Insolvenzrecht: Eintrag in Tabelle bewirkt keine negative Feststellung jenseits der Anmeldung
BGH 19.1.2012, IX ZR 4/11Die Schuldnerin führte bei der beklagten Bank ein Girokonto. Diese räumte ihr im Juni 2002 einen Überziehungskredit von 5.000 € ein. Ab März 2005 ließ die Beklagte keine Verfügung mehr über das Girokonto zu; ausgenommen waren Belastungen mit eigenen Forderungen. Das Konto stand zu der der Zeit mit rund 3.281 € im Soll. Kurz darauf wurden dem Konto 239 € und weitere 1.500 € gutgeschrieben. Zwischen diesen beiden Gutschriften belastete die Beklagte das Konto mit einer Tilgungsrate i.H.v. 3.195 € sowie mit Zinsen und Kontoführungskosten. Im April 2005 betrug der negative Tagessaldo auf dem Girokonto 4.844 €. Der Überziehungskredit war nicht gekündigt.
Nachdem im Mai 2005 das Insolvenzverfahren über das Vermögen der Schuldnerin eröffnet worden war, meldete die Beklagte ihre Forderung aus dem Girokonto i.H.v. 4.844 € zur Tabelle an, was auch antragsgemäß in Höhe des Ausfalls zur Tabelle festgestellt wurde. Später nahm die klagende Insolvenzverwalterin die Beklagte auf Auszahlung der beiden Gutschriftbeträge in Anspruch.
AG und LG gaben der Klage statt. Die hiergegen zugelassene Revision der Beklagten blieb vor dem BGH erfolglos.
Die Gründe:
Die Klägerin hat gegen die Beklagte einen Anspruch auf Auskehr der dem Girokonto der Schuldnerin gutgeschriebenen Beträge i.H.v. rund 1.739 € gem. § 667 BGB aufgrund des zwischen der Schuldnerin und der beklagten Bank zustande gekommenen Girovertrages.
Die Verrechnung der Gutschriften mit den Gegenforderungen durch die Beklagte war gem. § 96 Abs. 1 Nr. 3 InsO von Gesetzes wegen unwirksam. Auch wenn diese Regelung nur von "Aufrechnung" spricht, findet sie auch auf Verrechnungen im Bankkontokorrent Anwendung. Der maßgebende Zeitpunkt nach § 140 Abs. 1 InsO bestimmt sich nach dem Entstehen des Gegenseitigkeitsverhältnisses.
Die Verrechnungslagen waren hier allerdings im letzten Monat vor Antragstellung entstanden. In dieser Zeit gingen die Zahlungen auf dem Kontokorrentkonto der Schuldnerin ein und begründeten ihre Ansprüche auf Gutschrift. Demgegenüber war der Anspruch der Beklagten auf Rückzahlung des der Schuldnerin eingeräumten Kontokorrentkredits nicht fällig, weil der Überziehungskredit nicht gekündigt war und der in Anspruch genommene Betrag den eingeräumten Kredit nicht überstiegen hat.
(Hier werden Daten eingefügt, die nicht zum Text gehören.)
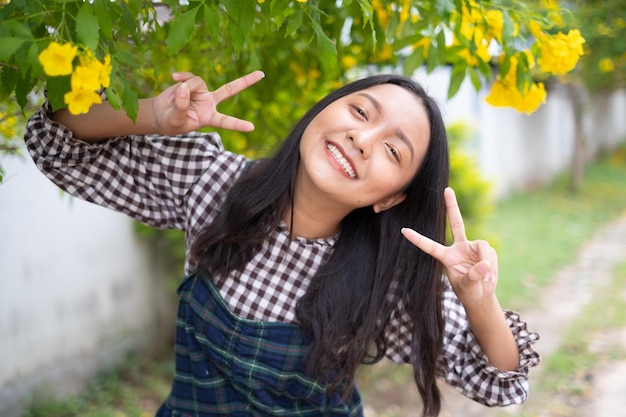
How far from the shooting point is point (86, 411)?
120 inches

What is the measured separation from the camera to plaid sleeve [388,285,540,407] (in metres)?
1.50

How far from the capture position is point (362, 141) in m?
1.46

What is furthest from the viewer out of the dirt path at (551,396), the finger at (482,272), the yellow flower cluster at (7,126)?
the dirt path at (551,396)

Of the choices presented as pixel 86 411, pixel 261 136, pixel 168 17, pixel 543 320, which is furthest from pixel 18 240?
pixel 543 320

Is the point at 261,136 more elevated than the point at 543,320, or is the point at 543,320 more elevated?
the point at 261,136

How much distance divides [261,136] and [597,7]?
11.3ft

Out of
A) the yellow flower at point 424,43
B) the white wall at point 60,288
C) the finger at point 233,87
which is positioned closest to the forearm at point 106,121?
the finger at point 233,87

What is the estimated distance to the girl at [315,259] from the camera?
1.50m

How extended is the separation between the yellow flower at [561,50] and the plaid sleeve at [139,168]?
0.75 meters

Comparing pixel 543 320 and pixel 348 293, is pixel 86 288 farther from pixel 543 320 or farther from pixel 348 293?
pixel 543 320

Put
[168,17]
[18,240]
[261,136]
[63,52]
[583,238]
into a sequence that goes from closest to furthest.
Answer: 1. [63,52]
2. [168,17]
3. [261,136]
4. [18,240]
5. [583,238]

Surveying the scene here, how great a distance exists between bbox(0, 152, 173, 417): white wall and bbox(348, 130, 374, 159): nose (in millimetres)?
1540

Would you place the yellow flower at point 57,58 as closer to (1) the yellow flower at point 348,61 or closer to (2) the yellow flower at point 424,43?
(2) the yellow flower at point 424,43

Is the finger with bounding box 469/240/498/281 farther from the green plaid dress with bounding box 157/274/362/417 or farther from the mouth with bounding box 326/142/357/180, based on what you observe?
the green plaid dress with bounding box 157/274/362/417
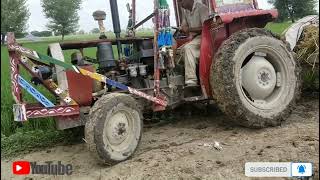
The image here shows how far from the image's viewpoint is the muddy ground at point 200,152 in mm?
4668

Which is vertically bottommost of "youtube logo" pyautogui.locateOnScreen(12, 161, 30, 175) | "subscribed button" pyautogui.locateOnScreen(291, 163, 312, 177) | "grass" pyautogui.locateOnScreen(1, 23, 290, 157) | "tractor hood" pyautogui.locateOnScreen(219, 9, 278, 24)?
"youtube logo" pyautogui.locateOnScreen(12, 161, 30, 175)

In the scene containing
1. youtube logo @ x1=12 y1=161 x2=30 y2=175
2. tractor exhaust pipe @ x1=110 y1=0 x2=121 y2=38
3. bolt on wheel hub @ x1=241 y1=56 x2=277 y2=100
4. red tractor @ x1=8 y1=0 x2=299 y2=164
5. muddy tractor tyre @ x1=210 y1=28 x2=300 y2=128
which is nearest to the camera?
red tractor @ x1=8 y1=0 x2=299 y2=164

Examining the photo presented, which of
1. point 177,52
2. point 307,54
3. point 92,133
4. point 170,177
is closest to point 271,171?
point 170,177

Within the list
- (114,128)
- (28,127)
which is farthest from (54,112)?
(28,127)

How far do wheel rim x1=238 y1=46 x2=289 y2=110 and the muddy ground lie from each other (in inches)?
13.8

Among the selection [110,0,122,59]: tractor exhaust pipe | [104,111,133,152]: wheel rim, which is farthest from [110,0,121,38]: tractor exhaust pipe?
[104,111,133,152]: wheel rim

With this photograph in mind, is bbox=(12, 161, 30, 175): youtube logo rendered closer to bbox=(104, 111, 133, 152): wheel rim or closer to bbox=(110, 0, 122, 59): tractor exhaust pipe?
bbox=(104, 111, 133, 152): wheel rim

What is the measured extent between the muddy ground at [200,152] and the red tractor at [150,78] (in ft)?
0.61

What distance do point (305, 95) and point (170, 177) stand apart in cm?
336

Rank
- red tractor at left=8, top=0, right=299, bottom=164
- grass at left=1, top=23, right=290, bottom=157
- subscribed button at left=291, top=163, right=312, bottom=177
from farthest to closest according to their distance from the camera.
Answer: grass at left=1, top=23, right=290, bottom=157
red tractor at left=8, top=0, right=299, bottom=164
subscribed button at left=291, top=163, right=312, bottom=177

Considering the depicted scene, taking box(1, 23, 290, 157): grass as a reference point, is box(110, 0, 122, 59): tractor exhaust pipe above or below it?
above

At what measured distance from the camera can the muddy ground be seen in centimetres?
467

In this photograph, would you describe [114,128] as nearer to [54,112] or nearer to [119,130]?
[119,130]

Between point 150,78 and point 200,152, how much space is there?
115 centimetres
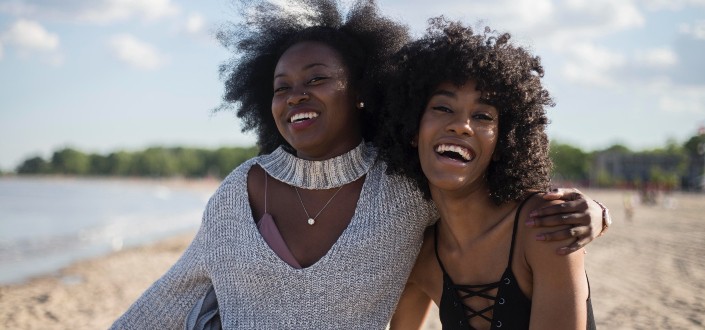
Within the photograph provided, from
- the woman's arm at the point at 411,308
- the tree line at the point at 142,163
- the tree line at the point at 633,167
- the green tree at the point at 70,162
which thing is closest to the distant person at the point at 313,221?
the woman's arm at the point at 411,308

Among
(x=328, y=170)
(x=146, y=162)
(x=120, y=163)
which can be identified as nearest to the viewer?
(x=328, y=170)

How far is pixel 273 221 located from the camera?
3.25 meters

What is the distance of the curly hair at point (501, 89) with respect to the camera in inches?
107

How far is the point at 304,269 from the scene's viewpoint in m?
3.03

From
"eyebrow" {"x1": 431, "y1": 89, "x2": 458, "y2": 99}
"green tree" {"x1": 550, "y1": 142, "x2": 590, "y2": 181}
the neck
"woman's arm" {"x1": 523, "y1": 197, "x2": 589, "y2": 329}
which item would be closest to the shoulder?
"woman's arm" {"x1": 523, "y1": 197, "x2": 589, "y2": 329}

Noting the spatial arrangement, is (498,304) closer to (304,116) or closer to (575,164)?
(304,116)

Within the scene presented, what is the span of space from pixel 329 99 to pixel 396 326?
4.15 ft

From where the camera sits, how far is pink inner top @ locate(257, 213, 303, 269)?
3.10 m

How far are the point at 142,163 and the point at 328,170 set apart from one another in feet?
462

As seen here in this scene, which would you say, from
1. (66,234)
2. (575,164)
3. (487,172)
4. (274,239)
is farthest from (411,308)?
(575,164)

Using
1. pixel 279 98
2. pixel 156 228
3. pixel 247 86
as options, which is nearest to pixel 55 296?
pixel 247 86

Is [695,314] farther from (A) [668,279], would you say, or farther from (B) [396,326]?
(B) [396,326]

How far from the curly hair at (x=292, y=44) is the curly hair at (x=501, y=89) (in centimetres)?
45

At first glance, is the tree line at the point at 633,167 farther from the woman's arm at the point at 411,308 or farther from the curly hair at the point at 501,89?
the curly hair at the point at 501,89
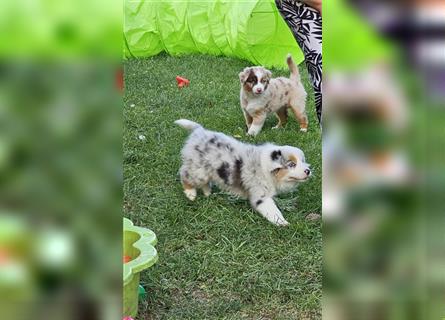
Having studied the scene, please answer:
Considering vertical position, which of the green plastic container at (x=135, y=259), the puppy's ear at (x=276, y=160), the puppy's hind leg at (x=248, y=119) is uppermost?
the green plastic container at (x=135, y=259)

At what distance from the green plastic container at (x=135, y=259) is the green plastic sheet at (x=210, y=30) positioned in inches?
129

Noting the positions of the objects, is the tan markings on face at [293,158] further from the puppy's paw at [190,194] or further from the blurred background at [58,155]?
the blurred background at [58,155]

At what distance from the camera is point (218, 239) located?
209 centimetres

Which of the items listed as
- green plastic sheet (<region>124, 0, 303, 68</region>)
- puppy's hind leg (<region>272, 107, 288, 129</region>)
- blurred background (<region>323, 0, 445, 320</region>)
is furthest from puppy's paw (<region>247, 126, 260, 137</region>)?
blurred background (<region>323, 0, 445, 320</region>)

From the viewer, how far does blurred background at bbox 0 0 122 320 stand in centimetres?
39

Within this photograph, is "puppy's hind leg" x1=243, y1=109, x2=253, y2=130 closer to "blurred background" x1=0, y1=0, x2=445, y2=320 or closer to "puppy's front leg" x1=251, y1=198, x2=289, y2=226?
"puppy's front leg" x1=251, y1=198, x2=289, y2=226

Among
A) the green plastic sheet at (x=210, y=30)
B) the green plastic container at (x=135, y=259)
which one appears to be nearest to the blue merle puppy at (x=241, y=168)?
the green plastic container at (x=135, y=259)

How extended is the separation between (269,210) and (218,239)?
0.89ft

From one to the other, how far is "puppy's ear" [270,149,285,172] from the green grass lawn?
164mm

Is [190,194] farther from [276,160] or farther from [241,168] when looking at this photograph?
[276,160]

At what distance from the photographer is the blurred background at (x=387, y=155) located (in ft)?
1.31

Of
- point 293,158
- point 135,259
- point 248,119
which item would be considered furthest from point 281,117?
point 135,259

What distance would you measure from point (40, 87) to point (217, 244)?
1.69 metres

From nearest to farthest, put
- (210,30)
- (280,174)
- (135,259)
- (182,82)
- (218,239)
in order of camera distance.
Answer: (135,259), (218,239), (280,174), (182,82), (210,30)
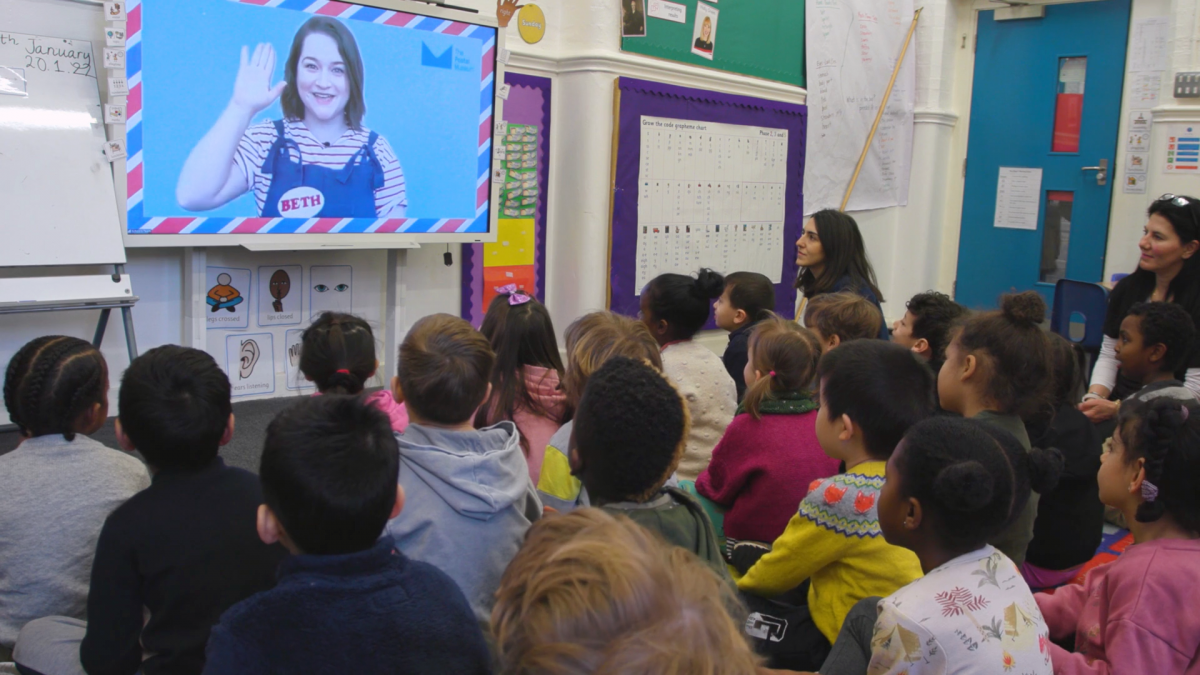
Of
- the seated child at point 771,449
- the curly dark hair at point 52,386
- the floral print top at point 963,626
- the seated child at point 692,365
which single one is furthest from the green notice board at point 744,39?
the floral print top at point 963,626

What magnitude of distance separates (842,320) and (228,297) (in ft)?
7.52

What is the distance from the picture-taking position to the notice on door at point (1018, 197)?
5445 millimetres

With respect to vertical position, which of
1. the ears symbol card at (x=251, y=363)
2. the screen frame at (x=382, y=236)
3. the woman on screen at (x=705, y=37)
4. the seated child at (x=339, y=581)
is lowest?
the ears symbol card at (x=251, y=363)

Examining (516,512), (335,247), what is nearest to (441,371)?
(516,512)

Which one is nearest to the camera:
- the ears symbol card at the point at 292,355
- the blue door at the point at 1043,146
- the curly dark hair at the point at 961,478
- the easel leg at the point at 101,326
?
the curly dark hair at the point at 961,478

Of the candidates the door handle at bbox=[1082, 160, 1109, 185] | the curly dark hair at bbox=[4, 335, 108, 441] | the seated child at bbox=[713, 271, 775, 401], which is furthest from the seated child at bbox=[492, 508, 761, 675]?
the door handle at bbox=[1082, 160, 1109, 185]

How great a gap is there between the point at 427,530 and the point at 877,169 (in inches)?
193

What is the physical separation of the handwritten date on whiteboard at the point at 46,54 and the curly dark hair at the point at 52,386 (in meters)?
1.85

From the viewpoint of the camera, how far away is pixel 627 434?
1.25 meters

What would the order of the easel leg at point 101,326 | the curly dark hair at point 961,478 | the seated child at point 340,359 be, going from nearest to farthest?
the curly dark hair at point 961,478 < the seated child at point 340,359 < the easel leg at point 101,326

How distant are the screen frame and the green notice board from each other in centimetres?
74

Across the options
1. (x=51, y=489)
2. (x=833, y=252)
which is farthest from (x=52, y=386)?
(x=833, y=252)

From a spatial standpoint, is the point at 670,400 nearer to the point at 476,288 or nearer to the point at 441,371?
the point at 441,371

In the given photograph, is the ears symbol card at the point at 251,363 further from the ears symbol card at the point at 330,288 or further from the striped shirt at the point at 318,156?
the striped shirt at the point at 318,156
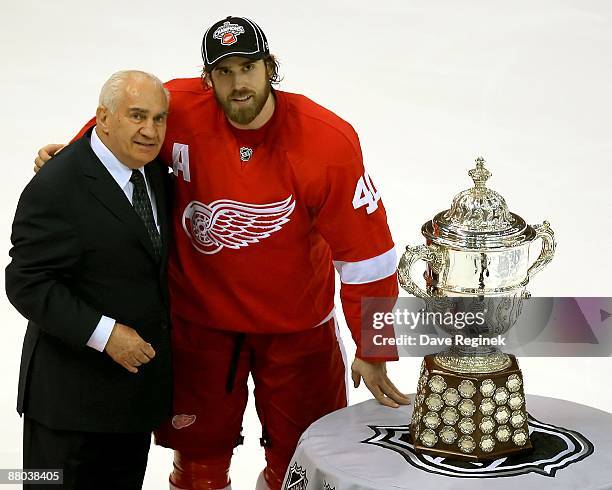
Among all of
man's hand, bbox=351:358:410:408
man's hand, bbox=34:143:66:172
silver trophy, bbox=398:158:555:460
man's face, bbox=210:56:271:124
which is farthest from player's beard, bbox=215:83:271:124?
man's hand, bbox=351:358:410:408

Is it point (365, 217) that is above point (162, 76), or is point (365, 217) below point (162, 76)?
below

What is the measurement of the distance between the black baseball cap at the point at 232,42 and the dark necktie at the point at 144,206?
0.99ft

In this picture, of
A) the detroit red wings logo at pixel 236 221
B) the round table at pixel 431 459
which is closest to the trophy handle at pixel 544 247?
the round table at pixel 431 459

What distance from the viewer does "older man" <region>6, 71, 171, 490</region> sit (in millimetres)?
2939

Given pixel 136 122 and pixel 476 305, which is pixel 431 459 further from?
pixel 136 122

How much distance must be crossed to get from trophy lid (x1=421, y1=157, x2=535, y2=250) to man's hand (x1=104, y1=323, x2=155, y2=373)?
68 cm

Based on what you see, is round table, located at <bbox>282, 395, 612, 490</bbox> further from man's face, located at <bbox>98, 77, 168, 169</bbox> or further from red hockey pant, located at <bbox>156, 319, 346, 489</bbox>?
man's face, located at <bbox>98, 77, 168, 169</bbox>

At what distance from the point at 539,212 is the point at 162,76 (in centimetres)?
197

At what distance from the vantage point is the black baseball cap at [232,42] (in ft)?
10.0

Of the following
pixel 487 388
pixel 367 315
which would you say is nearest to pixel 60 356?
pixel 367 315

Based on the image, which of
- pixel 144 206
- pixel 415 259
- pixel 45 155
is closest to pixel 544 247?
pixel 415 259

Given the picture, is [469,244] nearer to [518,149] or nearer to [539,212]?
[539,212]

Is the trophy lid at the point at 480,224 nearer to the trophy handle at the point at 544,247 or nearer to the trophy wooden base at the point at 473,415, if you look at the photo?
the trophy handle at the point at 544,247

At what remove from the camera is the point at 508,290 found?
2775 mm
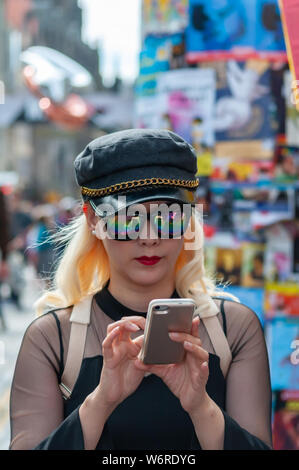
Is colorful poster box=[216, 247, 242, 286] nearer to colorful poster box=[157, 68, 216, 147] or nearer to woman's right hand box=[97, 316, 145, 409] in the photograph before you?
colorful poster box=[157, 68, 216, 147]

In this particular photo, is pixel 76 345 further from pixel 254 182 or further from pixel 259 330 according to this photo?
pixel 254 182

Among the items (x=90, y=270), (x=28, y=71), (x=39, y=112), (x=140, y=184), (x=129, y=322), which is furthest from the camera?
(x=39, y=112)

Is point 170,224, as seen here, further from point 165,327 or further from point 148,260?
point 165,327

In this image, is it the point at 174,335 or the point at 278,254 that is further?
the point at 278,254

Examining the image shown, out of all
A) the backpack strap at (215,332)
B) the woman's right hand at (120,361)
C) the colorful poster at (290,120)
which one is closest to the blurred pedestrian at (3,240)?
the colorful poster at (290,120)

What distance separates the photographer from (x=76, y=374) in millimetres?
1599

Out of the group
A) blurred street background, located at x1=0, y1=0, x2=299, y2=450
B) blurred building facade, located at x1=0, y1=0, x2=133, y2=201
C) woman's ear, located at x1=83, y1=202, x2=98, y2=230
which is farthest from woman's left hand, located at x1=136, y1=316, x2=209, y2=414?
blurred building facade, located at x1=0, y1=0, x2=133, y2=201

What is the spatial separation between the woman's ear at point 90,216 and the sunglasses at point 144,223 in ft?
0.39

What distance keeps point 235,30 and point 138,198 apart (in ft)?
6.51

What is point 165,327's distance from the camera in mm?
1372

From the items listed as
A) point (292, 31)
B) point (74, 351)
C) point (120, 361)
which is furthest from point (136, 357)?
point (292, 31)

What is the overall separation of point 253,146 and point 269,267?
1.98 feet

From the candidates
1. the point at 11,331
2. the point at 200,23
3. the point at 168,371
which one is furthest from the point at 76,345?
the point at 11,331

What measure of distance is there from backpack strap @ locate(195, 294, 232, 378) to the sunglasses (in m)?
0.23
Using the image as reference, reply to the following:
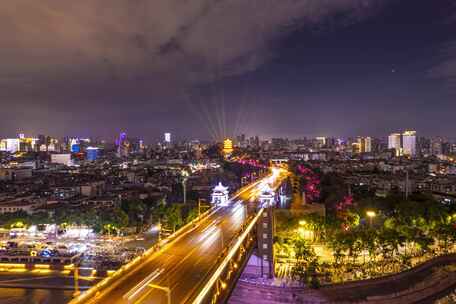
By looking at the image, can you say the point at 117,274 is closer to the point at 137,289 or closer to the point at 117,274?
the point at 117,274

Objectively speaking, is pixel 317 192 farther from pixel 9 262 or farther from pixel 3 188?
pixel 3 188

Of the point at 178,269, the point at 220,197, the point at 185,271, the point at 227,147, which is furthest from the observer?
the point at 227,147

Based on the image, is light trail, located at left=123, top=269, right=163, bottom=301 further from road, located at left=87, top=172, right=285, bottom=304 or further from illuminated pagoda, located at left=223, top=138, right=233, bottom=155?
illuminated pagoda, located at left=223, top=138, right=233, bottom=155

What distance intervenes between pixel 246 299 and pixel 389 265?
18.0 ft

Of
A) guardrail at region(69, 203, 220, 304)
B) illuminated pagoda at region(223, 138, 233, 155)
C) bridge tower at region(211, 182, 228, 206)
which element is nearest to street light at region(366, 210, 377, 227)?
bridge tower at region(211, 182, 228, 206)

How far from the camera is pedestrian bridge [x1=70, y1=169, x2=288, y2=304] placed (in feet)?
23.2

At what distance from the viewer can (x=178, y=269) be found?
8.81m

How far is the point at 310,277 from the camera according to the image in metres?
13.0

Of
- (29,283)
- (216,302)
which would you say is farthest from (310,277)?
(29,283)

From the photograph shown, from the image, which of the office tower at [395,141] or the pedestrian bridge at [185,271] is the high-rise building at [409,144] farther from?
the pedestrian bridge at [185,271]

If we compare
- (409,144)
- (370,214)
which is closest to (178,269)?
(370,214)

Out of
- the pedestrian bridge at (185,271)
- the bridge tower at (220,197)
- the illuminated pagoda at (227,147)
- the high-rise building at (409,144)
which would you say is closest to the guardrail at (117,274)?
the pedestrian bridge at (185,271)

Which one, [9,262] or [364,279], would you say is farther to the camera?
[9,262]

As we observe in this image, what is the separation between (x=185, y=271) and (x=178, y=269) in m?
0.20
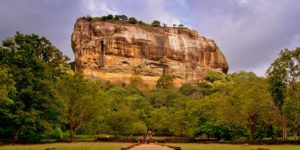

Die Beklagte hat allerdings nicht deswegen, weil sie ihre tatsächlich bestehende Darlehensforderung nur teilweise, nämlich gekürzt um die Gutschriften i.H.v. insgesamt 1.739 €, angemeldet hatte und es insoweit gem. § 178 Abs. 1 InsO zur Feststellung der unvollständig angemeldeten Forderung gekommen war, ihre nicht angemeldete Restforderung verloren. Auch aus § 178 Abs. 3 InsO ergab sich insoweit nichts anderes. Denn der Eintrag in die Tabelle bewirkt lediglich die positive Feststellung des Anspruchs in angemeldeter Höhe; eine negative Feststellung jenseits der Anmeldung folgt daraus nicht.
Über den weitergehenden Anspruch der Beklagten auf Rückzahlung des Kontokorrentkredits, der bisher nicht angemeldet worden war, wurde ohnehin wie bei einer Teilklage weder zusprechend noch aberkennend entschieden. Mit ihrer Klage machte die Klägerin deswegen auch nicht das kontradiktorische Gegenteil dessen geltend, was in dem gedachten Feststellungsurteil rechtskräftig festgestellt wäre. Aus § 322 Abs. 2 ZPO konnte schon deswegen nichts i.S.d. der Beklagten hergeleitet werden, weil die Vorschrift auf Gegenforderungen, die lediglich als Rechnungsposten im Rahmen einer Abrechnung in Betracht kommen, weder unmittelbar noch entsprechend anwendbar ist.